EXERCISE DIRECTIONS
All of the records below must be output exactly, with no pictures carried over.

EXERCISE MATERIAL
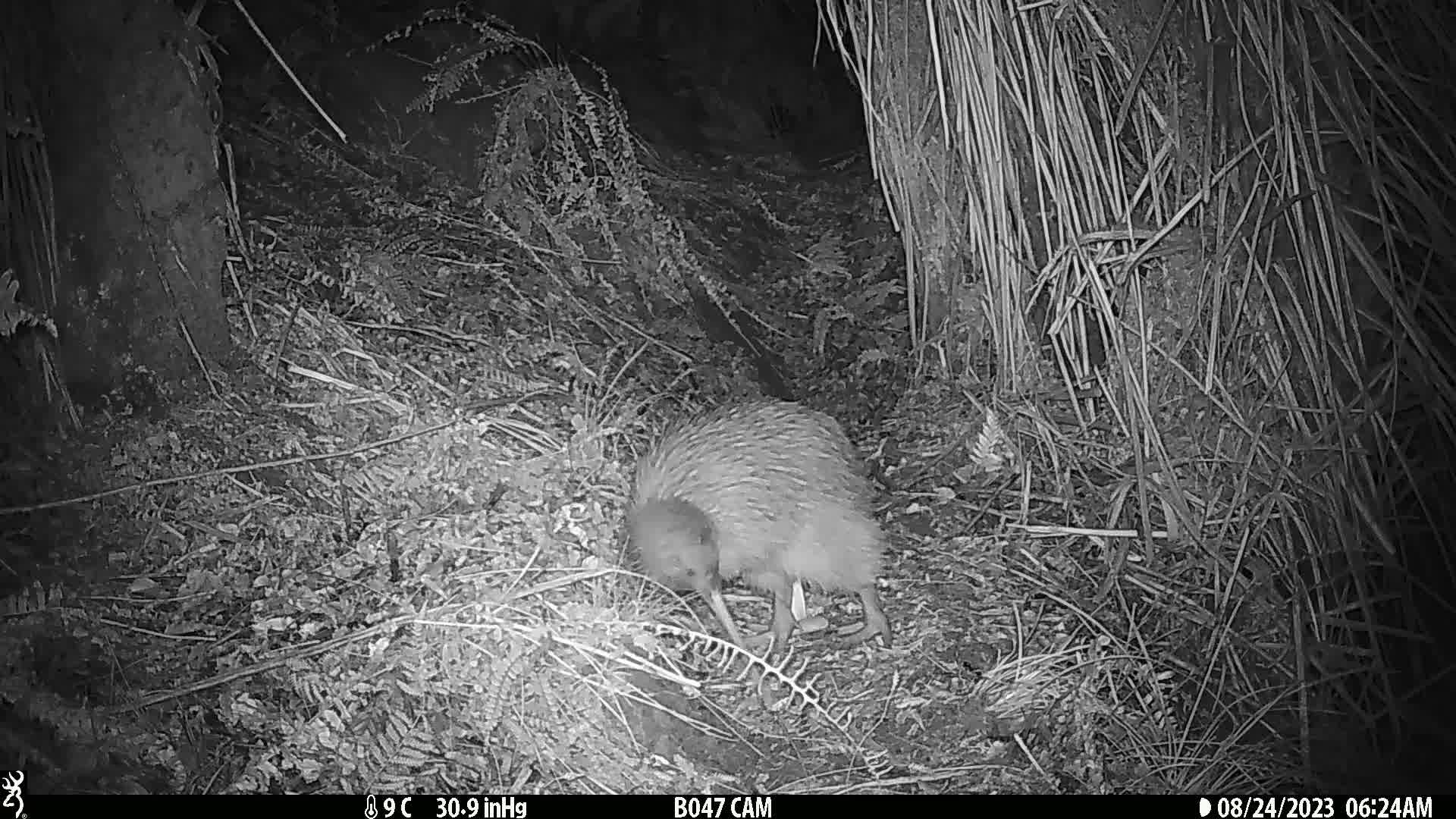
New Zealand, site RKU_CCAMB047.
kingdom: Animalia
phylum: Chordata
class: Aves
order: Apterygiformes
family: Apterygidae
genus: Apteryx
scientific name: Apteryx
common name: kiwi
Kiwi (Apteryx).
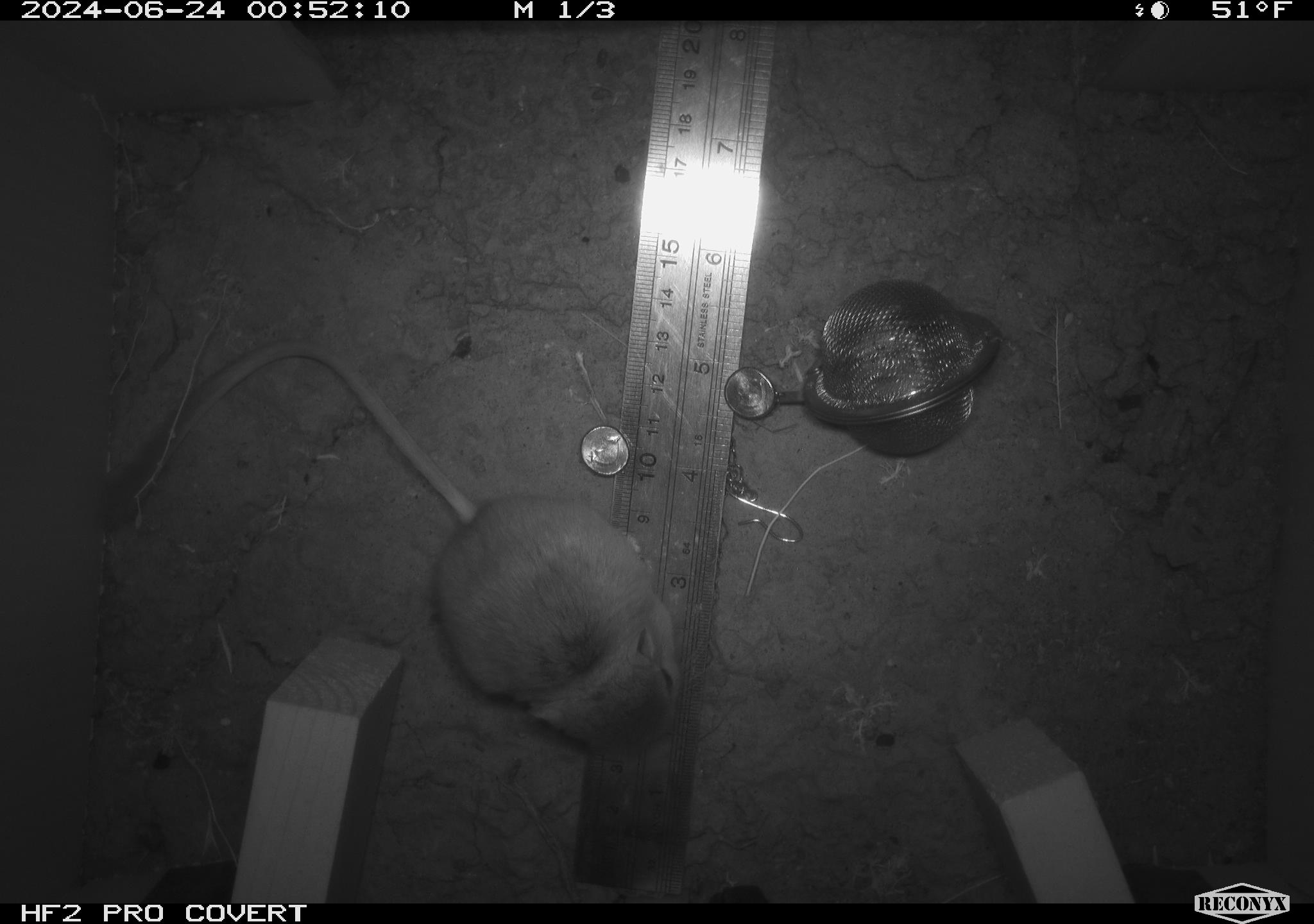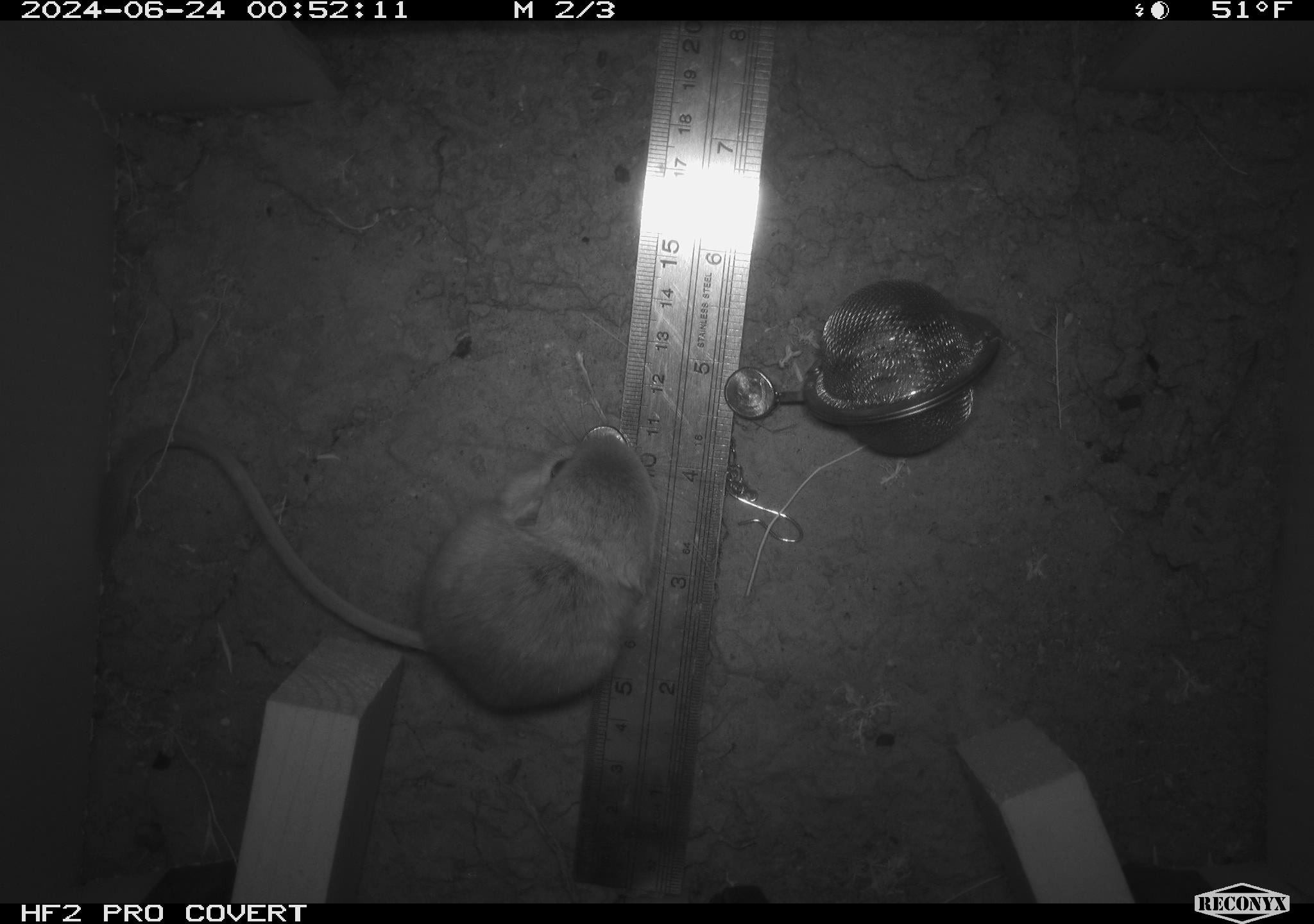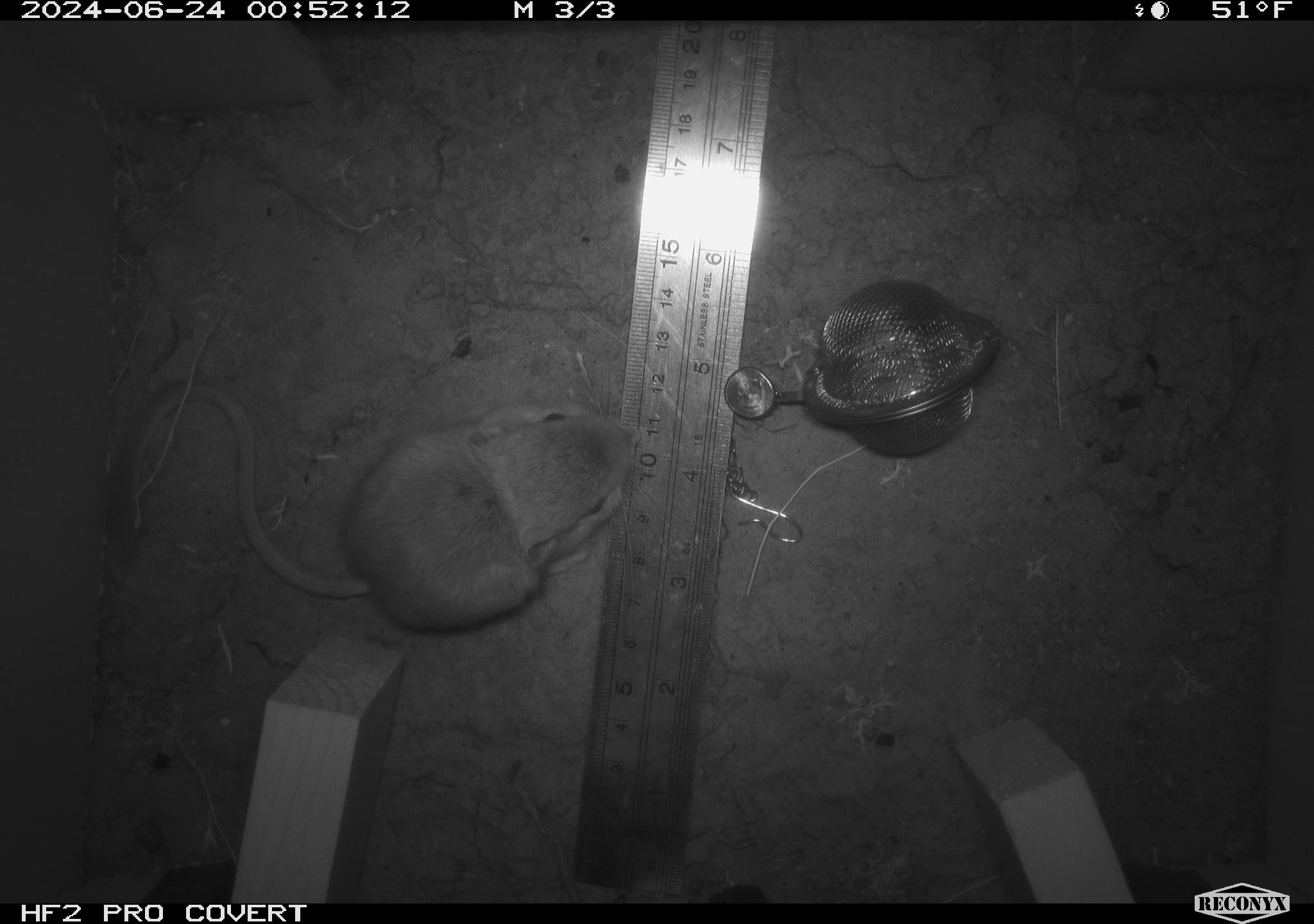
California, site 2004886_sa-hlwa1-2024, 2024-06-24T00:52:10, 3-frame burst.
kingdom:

RESULT OF THIS EXERCISE
New Zealand, site RKU_CCAMB047.
kingdom: Animalia
phylum: Chordata
class: Aves
order: Apterygiformes
family: Apterygidae
genus: Apteryx
scientific name: Apteryx
common name: kiwi
Kiwi (Apteryx).
California, site 2004886_sa-hlwa1-2024, 2024-06-24T00:52:10, 3-frame burst.
kingdom:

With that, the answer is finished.